- [Source document]:

SharePoint and OneDrive
Setup selected sites
Connect to SharePoint
These instructions leverage a limited Graph API permission scope via Sites.Selected, to explicitly grant access only to a particular Sharepoint site collection.
Required permissions for setup
- The user setting up this data source must be the Global Admin.
Register a new app
- Sign into the Azure portal. Select Azure Active Directory, then App registrations > New registration.
- On the Register an application page, register an app with the following: | Field | Value | |---|---| | Name | Glean | | Supported account types | Accounts in this organizational directory only (Single tenant) | | Redirect URI | (Leave this field blank) |
- Click Register.
Configure permissions
- On the left side navigation on the overview page, click on Manage > API Permissions.
- Click Add a permission and select Microsoft Graph. Choose Application permissions and add the following:
- User.Read.All
- GroupMember.Read.All
- Sites.Selected
- Reports.Read.All
- Members.Read.Hidden
- Click Add a permission and select Sharepoint. Choose Application permissions and add the following:
- Sites.Selected
Grant admin consent
- Ensure you are signed into Azure as a Global, Application or Cloud Application Administrator.

- [Dataset rows]:
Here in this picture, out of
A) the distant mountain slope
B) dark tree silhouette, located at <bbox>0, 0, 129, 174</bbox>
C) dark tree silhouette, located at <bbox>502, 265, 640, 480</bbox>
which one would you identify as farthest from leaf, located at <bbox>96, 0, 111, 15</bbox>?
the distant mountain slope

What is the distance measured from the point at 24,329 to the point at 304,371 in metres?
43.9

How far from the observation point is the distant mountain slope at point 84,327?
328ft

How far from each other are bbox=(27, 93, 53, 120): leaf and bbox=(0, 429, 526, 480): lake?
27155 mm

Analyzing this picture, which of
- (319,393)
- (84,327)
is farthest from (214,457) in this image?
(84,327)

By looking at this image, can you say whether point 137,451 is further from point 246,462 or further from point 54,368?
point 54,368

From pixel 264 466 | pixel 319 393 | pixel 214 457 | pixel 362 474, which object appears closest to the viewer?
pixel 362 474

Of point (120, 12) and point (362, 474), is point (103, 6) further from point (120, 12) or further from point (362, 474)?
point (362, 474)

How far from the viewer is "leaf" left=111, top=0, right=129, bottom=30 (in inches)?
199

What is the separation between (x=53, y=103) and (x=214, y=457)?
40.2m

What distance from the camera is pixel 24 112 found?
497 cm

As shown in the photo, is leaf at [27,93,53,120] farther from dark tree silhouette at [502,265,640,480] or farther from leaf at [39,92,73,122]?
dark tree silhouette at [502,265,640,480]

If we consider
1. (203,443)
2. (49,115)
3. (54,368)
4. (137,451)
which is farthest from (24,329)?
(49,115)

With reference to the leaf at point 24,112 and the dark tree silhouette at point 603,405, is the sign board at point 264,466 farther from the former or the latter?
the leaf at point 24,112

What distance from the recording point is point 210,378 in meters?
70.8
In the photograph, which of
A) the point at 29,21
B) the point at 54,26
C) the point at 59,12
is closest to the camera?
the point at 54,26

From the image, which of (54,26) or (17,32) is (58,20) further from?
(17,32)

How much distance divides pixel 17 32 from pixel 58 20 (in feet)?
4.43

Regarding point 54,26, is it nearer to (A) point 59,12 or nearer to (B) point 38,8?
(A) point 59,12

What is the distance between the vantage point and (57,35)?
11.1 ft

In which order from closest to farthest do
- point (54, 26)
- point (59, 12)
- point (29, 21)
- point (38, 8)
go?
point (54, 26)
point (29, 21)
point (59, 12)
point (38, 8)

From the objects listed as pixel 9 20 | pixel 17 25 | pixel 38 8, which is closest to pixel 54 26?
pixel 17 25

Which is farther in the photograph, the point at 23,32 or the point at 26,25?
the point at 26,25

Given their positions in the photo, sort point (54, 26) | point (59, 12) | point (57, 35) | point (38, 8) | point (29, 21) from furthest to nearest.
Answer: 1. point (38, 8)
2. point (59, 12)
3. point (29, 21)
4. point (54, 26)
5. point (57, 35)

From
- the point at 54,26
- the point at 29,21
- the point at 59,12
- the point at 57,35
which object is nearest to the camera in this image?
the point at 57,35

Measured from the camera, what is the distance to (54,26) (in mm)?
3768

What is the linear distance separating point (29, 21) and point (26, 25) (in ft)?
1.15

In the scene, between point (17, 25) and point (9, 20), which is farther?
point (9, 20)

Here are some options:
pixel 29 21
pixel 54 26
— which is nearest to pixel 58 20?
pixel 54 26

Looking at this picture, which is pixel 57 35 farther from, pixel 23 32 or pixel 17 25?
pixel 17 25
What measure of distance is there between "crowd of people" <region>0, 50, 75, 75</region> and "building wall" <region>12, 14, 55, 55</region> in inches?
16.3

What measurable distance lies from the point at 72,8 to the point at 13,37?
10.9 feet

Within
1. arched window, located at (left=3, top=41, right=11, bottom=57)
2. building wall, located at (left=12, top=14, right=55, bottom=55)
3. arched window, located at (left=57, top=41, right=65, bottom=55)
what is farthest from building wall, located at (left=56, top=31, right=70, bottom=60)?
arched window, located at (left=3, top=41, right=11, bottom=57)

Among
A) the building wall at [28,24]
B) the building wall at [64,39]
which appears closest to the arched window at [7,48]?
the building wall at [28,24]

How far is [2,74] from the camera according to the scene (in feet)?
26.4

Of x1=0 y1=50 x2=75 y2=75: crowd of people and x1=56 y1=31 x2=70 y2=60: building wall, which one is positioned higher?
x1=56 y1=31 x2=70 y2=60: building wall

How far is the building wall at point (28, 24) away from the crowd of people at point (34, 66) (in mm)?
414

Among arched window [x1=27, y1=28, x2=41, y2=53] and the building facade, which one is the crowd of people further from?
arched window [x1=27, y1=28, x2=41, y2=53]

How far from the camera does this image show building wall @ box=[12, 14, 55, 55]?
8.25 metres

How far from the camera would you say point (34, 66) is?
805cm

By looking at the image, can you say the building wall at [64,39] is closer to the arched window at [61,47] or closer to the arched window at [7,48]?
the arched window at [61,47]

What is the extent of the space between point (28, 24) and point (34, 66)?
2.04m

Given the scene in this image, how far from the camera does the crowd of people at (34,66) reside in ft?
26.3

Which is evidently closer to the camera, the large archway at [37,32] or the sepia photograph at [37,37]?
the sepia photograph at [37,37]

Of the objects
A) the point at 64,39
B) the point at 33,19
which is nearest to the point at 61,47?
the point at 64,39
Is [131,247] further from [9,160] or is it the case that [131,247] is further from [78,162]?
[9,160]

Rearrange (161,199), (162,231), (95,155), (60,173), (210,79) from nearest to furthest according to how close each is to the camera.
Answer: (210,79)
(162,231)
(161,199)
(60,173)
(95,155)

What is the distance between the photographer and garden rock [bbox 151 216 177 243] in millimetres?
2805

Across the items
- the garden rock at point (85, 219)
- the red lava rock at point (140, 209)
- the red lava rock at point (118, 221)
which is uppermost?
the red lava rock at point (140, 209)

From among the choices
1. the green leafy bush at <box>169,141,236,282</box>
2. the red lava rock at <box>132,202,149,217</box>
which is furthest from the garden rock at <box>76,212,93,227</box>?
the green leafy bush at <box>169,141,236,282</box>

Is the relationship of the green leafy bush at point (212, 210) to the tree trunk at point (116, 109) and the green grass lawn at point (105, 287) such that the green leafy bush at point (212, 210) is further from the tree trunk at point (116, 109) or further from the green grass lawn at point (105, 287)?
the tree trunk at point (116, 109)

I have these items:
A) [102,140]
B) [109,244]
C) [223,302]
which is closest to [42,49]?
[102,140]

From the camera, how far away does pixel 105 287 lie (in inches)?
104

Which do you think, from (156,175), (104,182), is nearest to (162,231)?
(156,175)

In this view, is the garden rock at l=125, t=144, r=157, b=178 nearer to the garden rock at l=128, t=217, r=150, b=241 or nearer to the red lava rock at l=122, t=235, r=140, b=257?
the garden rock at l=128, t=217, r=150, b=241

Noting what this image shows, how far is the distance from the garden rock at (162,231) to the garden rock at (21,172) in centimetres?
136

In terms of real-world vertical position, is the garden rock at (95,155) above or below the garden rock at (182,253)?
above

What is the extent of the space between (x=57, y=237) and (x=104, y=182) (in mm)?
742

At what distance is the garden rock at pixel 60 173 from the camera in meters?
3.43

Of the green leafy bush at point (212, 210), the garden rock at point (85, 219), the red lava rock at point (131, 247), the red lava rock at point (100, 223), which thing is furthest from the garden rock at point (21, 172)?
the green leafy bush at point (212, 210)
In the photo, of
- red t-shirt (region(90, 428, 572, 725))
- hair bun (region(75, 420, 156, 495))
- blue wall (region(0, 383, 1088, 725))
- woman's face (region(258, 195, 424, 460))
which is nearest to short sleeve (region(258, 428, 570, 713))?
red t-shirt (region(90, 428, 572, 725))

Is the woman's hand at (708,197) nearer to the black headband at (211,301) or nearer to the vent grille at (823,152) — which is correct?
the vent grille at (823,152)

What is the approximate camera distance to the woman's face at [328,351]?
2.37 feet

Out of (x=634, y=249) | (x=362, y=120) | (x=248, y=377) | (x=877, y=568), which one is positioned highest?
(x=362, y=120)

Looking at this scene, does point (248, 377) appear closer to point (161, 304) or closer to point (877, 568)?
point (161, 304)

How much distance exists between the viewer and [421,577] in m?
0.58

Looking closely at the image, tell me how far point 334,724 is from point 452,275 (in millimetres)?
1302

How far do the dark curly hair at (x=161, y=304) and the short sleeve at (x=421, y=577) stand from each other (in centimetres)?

- [Requirements]:
a - Repeat the SharePoint setup instructions word for word.
b - In the entries, reproduce everything from the line containing "What is the approximate" down through the end of the entries, swapping "distance" for "separation" and leaving everything else as it is.

- [Solutions]:
a -
SharePoint and OneDrive
Setup selected sites
Connect to SharePoint
These instructions leverage a limited Graph API permission scope via Sites.Selected, to explicitly grant access only to a particular Sharepoint site collection.
Required permissions for setup
- The user setting up this data source must be the Global Admin.
Register a new app
- Sign into the Azure portal. Select Azure Active Directory, then App registrations > New registration.
- On the Register an application page, register an app with the following: | Field | Value | |---|---| | Name | Glean | | Supported account types | Accounts in this organizational directory only (Single tenant) | | Redirect URI | (Leave this field blank) |
- Click Register.
Configure permissions
- On the left side navigation on the overview page, click on Manage > API Permissions.
- Click Add a permission and select Microsoft Graph. Choose Application permissions and add the following:
- User.Read.All
- GroupMember.Read.All
- Sites.Selected
- Reports.Read.All
- Members.Read.Hidden
- Click Add a permission and select Sharepoint. Choose Application permissions and add the following:
- Sites.Selected
Grant admin consent
- Ensure you are signed into Azure as a Global, Application or Cloud Application Administrator.

b -
What is the approximate camera separation to the woman's face at [328,351]?
2.37 feet

Out of (x=634, y=249) | (x=362, y=120) | (x=248, y=377) | (x=877, y=568), which one is positioned highest?
(x=362, y=120)

Looking at this scene, does point (248, 377) appear closer to point (161, 304) or closer to point (877, 568)?
point (161, 304)

How much separation exists between the viewer and [421,577] in m?
0.58

Looking closely at the image, tell me how far point 334,724 is from point 452,275 (in millimetres)?
1302

How far do the dark curly hair at (x=161, y=304) and the short sleeve at (x=421, y=577) stand from each other (in centimetres)?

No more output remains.